━━━━━ Study text

Extended Data Fig. 8. Browser-based stacked views of multimodal data for adipocyte marker genes in five major SAT cell-types.

a-b, From top to bottom: chromatin conformation contact heatmap, imputed at a 10-kb resolution and colored at log-normalized scale; boundary probabilities calculated at a 25-kb resolution; and chromosome compartment scores evaluated at a 100-kb resolution, where the A compartments are colored red and the B compartments blue. The shaded trapezoid connects the top panels to a zoomed-in view of the CG methylation patterns surrounding the gene body, extending 5-kb up- and downstream. Vertical dashed lines mark the gene start and end positions. Black dots represent the detected chromatin loop summits. The black dashed triangles in the contact heatmap highlight differential domains that are present only in adipocytes: one encapsulates the ADIPOQ gene (a), and two reside within the TENM3 gene body (b). SAT, subcutaneous adipose tissue; and ASPC, adipose stem and progenitor cell.

Extended Data Fig. 9. Mean gene expression of DNA methylation- and demethylation-related genes across the cell-types in subcutaneous adipose tissue (SAT).

a-b, Dot plot showing expression of (a) DNA methylation genes (DNMT1, DNMT3B, and UHRF1) and (b) DNA demethylation genes (TET2, TET3, and TDG) across SAT cell-types. The size of the dot represents the percentage of cells in which a gene is expressed within a cell-type, while the color represents the average expression of each gene across all cells within a cell-type (blue indicates a higher expression). ASPC, adipose stem and progenitor cell.

━━━━━━━━━━

→ **Things to do**:
- a) Answer these from the adipose tissue figure legends:
(i) At what resolution is the chromatin conformation contact heatmap imputed?
(ii) What color marks the B compartments?
(iii) In the dot plot, what does the size of a dot represent?
- b) List every DNA methylation or demethylation gene named in the adipose tissue figure legends.
- c) Write the next part of the adipose tissue figure legends, starting after their final sentence.

━━━━━ Given records

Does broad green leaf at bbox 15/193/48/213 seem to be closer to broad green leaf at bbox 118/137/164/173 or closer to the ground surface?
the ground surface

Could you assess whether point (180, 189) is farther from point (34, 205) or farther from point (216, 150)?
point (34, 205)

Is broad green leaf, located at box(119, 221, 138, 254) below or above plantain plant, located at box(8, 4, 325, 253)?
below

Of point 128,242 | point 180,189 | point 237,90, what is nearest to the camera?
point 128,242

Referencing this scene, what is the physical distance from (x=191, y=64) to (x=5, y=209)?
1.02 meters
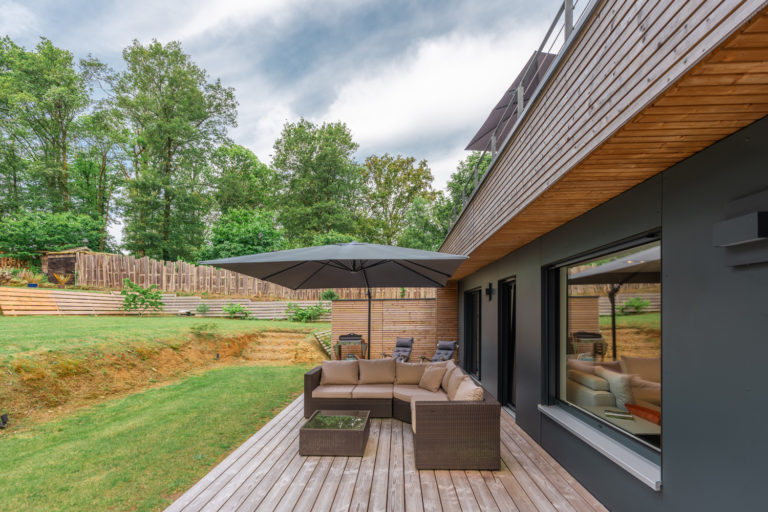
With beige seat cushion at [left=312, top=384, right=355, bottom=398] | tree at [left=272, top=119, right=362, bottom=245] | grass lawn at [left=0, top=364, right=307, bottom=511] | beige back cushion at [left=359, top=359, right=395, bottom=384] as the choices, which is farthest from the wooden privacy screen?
tree at [left=272, top=119, right=362, bottom=245]

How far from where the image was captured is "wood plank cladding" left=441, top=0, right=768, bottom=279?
1.30 metres

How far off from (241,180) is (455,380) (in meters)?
25.4

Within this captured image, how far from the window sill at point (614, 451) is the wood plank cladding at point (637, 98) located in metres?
1.93

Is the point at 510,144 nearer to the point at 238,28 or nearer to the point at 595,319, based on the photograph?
the point at 595,319

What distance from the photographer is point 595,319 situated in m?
3.67

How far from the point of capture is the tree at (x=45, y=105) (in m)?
19.9

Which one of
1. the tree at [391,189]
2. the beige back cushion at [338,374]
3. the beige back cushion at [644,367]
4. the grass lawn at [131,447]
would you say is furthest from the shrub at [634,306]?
the tree at [391,189]

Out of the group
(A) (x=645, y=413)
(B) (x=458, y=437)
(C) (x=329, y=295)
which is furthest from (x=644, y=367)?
(C) (x=329, y=295)

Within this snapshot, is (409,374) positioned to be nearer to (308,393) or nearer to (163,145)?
(308,393)

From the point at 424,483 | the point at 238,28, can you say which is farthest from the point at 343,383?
the point at 238,28

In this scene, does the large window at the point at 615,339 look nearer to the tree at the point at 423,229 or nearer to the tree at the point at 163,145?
the tree at the point at 423,229

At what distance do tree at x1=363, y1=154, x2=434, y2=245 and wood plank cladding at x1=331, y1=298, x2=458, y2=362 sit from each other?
1243 cm

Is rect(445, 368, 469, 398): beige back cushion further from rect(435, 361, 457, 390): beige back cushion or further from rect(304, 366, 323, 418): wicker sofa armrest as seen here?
rect(304, 366, 323, 418): wicker sofa armrest

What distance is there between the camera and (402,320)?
11547mm
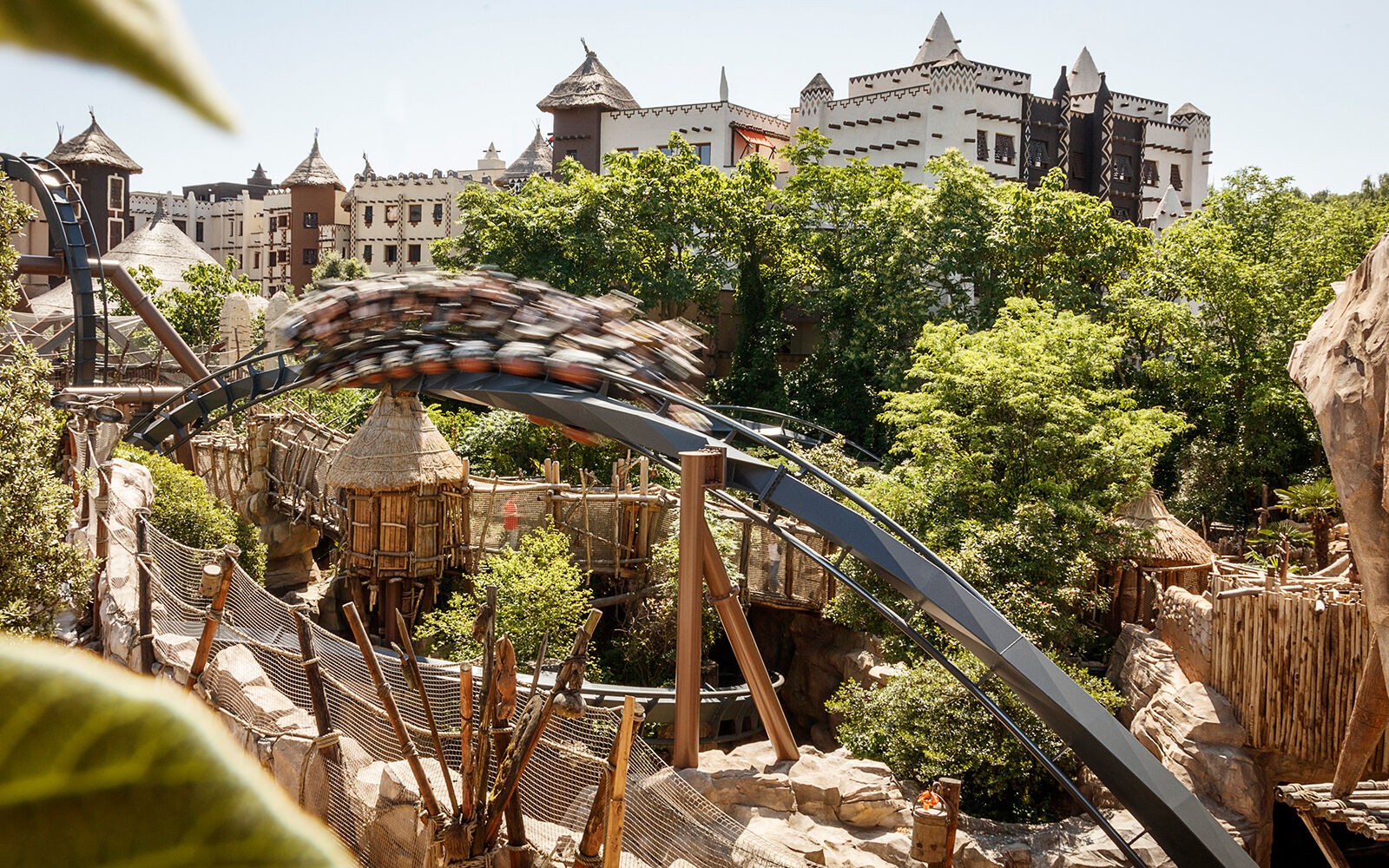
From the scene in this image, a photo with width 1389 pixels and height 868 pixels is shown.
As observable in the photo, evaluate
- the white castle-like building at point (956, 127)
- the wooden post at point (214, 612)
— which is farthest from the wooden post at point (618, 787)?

━━━━━━━━━━

→ **Answers to this exercise**:
- a)
(i) 10-kb
(ii) Blue
(iii) The percentage of cells in which a gene is expressed within a cell-type

- b) DNMT1, DNMT3B, UHRF1, TET2, TET3, TDG

- c)
Extended Data Fig. 10. Abdominal obesity -associated variants are enriched for the adipocyte A compartment.

a, The clumped and thresholded variants (R² < 0.2, unadjusted P < 0.05) used for constructing the adipocyte compartment PRSs for abdominal obesity (employing WHRadjBMI as a proxy) are plotted by genomic position against the unadjusted -log₁₀P from the UK Biobank WHRadjBMI GWAS (n = 195,863 unrelated Europeans). SNPs landing in the adipocyte A compartments are colored red, while SNPs landing in the adipocyte B compartments are colored blue. The horizontal dashed line indicates genome-wide significance (unadjusted P < 5 × 10⁻⁸). b, Bar plot showing the number of WHRadjBMI-associated variants in (a), stratified by the adipocyte compartment assignment. c, Similar to (b) except showing the number of independent (R² < 0.2) WHRadjBMI GWAS variants, passing genome-wide significance (unadjusted P < 5 × 10⁻⁸). PRS, polygenic risk score; WHRadjBMI, waist-hip-ratio adjusted for body mass index; and SNP, single nucleotide polymorphism.